*文档正文*:
========================
Flink集群安装及测试运行

  1. 下载安装包
    查看自己的hadoop版本和scala版本, 这里是hadoop 2.6, scala 2.11
    http://mirror.bit.edu.cn/apache/flink/flink-1.7.2/flink-1.7.2-bin-scala_2.11.tgz

  2. 解压
    tar zxvf ./apps/flink-1.7.2-bin-scala_2.11.tgz -C /home/SP-in-BD/mm/installs
    安装在mm用户下的installs文件夹

  3. 修改flink配置文件:
    vi ./conf/flink-conf.yaml


# 配置java环境
env.java.home: /usr/java/jdk1.8.0_161
# 配置主节点主机名
jobmanager.rpc.address: cdh4

# The RPC port where the JobManager is reachable.
jobmanager.rpc.port: 6124

# The heap size for the JobManager JVM
jobmanager.heap.size: 1024m

# The heap size for the TaskManager JVM
taskmanager.heap.size: 4096m

# The number of task slots that each TaskManager offers. Each slot runs one parallel pipeline.
========================
*练习数据*:
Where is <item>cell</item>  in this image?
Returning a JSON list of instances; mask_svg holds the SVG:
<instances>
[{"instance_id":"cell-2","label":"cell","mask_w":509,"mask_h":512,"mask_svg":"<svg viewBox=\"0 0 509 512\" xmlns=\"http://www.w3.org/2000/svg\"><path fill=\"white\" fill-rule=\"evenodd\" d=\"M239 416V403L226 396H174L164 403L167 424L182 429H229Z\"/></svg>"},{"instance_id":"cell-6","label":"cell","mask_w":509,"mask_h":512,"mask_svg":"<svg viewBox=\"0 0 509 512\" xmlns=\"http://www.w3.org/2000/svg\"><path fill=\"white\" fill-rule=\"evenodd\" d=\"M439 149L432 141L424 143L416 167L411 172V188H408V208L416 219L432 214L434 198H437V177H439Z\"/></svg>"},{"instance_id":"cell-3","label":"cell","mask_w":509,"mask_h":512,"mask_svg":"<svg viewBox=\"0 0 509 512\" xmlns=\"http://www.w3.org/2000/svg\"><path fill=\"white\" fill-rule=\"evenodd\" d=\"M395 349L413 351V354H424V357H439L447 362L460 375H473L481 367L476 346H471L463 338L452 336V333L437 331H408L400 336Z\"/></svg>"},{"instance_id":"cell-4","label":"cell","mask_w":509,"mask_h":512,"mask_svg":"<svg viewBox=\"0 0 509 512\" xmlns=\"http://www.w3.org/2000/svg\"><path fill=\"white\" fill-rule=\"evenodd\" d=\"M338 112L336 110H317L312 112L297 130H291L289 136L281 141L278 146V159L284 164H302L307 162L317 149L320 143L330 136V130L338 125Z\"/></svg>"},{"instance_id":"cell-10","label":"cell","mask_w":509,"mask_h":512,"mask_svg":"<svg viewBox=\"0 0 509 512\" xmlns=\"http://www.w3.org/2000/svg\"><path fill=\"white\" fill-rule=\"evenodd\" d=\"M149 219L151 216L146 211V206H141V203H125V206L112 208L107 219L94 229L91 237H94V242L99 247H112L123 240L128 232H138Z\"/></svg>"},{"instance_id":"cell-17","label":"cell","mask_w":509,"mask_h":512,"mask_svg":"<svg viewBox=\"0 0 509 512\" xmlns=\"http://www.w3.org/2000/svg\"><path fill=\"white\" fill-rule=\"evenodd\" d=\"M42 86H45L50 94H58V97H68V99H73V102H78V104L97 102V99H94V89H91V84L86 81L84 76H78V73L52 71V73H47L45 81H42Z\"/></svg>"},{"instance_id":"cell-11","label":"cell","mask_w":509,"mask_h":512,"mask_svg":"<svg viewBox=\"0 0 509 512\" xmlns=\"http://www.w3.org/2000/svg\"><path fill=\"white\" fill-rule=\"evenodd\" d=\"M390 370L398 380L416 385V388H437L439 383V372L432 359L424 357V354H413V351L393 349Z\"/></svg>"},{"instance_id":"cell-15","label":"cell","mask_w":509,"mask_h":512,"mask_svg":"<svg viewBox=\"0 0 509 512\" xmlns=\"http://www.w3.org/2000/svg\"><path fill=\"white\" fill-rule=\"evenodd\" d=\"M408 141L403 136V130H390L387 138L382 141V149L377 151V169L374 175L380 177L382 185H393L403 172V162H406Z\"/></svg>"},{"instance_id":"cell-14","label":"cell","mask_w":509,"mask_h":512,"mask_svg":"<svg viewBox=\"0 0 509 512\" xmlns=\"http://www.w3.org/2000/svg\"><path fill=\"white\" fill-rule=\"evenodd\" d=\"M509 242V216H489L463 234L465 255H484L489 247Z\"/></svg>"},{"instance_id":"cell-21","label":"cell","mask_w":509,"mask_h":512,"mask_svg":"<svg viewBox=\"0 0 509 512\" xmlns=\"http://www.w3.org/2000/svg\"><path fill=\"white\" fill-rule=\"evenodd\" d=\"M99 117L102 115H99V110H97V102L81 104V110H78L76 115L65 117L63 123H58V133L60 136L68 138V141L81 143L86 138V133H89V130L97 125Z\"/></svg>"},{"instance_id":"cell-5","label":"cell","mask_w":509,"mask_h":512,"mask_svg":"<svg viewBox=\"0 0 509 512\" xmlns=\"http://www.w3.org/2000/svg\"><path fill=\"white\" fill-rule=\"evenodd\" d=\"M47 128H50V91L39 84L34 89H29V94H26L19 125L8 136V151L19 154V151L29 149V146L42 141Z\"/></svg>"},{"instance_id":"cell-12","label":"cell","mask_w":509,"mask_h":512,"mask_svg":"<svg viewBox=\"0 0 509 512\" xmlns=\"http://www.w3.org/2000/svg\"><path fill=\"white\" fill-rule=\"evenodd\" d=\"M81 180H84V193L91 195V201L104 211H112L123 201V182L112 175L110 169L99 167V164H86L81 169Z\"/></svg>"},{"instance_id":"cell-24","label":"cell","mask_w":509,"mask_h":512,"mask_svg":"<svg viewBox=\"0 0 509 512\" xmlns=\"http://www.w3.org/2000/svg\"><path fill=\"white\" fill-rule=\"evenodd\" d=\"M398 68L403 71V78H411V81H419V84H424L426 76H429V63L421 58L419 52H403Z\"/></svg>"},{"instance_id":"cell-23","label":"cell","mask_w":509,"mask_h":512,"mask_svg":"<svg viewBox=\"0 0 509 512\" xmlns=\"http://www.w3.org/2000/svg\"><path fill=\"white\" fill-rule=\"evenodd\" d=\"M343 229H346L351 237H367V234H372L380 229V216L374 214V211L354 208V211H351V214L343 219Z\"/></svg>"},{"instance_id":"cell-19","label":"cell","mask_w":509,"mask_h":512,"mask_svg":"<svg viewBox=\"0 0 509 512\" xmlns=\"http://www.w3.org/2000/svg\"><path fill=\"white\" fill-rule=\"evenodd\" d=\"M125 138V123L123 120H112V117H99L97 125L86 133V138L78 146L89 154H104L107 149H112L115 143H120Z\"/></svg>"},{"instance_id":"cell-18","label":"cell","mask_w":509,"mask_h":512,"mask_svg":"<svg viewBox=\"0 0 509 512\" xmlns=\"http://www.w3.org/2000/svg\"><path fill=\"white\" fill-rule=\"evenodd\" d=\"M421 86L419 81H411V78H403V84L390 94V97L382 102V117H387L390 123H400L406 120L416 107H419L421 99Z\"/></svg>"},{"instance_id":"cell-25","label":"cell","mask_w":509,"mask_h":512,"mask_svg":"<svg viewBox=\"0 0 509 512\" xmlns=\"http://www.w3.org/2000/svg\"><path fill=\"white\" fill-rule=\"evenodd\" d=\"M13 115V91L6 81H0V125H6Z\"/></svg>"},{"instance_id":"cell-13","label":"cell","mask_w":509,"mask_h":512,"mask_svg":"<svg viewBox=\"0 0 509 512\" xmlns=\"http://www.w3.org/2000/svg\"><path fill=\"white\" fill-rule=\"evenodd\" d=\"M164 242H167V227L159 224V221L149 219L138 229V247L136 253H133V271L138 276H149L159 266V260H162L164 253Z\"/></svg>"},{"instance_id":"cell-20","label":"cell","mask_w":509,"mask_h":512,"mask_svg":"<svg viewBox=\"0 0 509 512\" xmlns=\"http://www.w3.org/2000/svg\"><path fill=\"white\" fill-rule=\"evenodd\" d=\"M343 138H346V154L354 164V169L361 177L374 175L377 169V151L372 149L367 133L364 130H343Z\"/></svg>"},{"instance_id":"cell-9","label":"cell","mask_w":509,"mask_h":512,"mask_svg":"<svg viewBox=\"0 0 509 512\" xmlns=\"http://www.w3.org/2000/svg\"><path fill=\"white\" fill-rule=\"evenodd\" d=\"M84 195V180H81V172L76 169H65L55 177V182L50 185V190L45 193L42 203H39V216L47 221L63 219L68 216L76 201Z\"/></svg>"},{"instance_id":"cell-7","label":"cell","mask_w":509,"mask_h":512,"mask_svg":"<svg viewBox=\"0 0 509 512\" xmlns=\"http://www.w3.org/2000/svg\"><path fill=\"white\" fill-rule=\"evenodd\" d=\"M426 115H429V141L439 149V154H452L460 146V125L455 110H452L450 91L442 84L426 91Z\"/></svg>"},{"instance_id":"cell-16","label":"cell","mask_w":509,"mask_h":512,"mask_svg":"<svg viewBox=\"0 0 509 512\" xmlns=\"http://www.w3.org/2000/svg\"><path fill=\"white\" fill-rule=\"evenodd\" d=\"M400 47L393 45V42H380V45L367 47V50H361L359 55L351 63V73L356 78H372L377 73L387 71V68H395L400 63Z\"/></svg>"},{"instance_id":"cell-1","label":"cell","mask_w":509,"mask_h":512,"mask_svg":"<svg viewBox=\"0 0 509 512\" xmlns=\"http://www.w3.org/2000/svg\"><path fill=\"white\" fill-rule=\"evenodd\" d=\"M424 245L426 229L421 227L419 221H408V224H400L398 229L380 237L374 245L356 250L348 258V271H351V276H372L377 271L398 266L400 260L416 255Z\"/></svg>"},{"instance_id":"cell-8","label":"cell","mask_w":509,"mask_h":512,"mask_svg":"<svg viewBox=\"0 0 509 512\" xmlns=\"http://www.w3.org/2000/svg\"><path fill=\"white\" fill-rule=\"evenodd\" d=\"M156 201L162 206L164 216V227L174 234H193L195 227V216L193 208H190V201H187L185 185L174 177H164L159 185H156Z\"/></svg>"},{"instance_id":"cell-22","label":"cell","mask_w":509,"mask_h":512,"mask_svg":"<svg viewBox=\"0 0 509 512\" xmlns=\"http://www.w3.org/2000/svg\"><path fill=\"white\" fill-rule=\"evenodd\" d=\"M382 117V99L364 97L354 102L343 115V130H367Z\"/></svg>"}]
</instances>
========================
*研读材料*:
1. 这篇Flink安装说明在flink-conf.yaml中设置了哪些配置项？请逐一列出每项的名称和取值。
2. 根据这篇Flink安装说明回答：
(a) 文中查到的hadoop版本和scala版本各是多少？
(b) 安装包解压到了哪个目录？
(c) JobManager的RPC端口设为多少？
3. 请接着这篇Flink安装说明最后一行之后续写下去。

*各题解答*:
1.
env.java.home: /usr/java/jdk1.8.0_161
jobmanager.rpc.address: cdh4
jobmanager.rpc.port: 6124
jobmanager.heap.size: 1024m
taskmanager.heap.size: 4096m

2.
(a) hadoop 2.6，scala 2.11
(b) /home/SP-in-BD/mm/installs
(c) 6124

3.
# 你希望每台机器能并行运行多少个slot, 机器上一个核可以运行一个slot
taskmanager.numberOfTaskSlots: 4

# The parallelism used for programs that did not specify and other parallelism.
# 整个集群最大可以的并行度, slave节点数 * 节点CPU核数
parallelism.default: 12

修改 conf/masters 文件
vi ./conf/masters

cdh4

修改 ./conf/slaves 文件

cdh3
cdh5
  1. 复制到各个节点
    把解压并配置好的文件夹, 复制到各个节点上
    scp -r flink-1.7.2 cdh3:/
    主节点为cdh4,taskexecutor 为cdh3和cdh5

  2. 启动集群
    只需在主节点上运行即可,我这里是cdh4
    /flink-1.7.2/bin/start-cluster.sh (standalone方式启动)

  3. 前端展示
    http://cdh4:8082
    Flink集群安装及测试运行_第1张图片
    7、遇到的问题
    无法启动
    查看日志 vi flink-zhengss-standalonesession-6-cdh3.log

    2019-08-15 10:23:53,612 INFO  org.apache.flink.runtime.entrypoint.ClusterEntrypoint         - Shutting StandaloneSessionClusterEntrypoint down with application status FAILED. Diagnostics java.net.BindException: Could not start actor system on any port in port range 6124
            at org.apache.flink.runtime.clusterframework.BootstrapTools.startActorSystem(BootstrapTools.java:181)
            at org.apache.flink.runtime.clusterframework.BootstrapTools.startActorSystem(BootstrapTools.java:121)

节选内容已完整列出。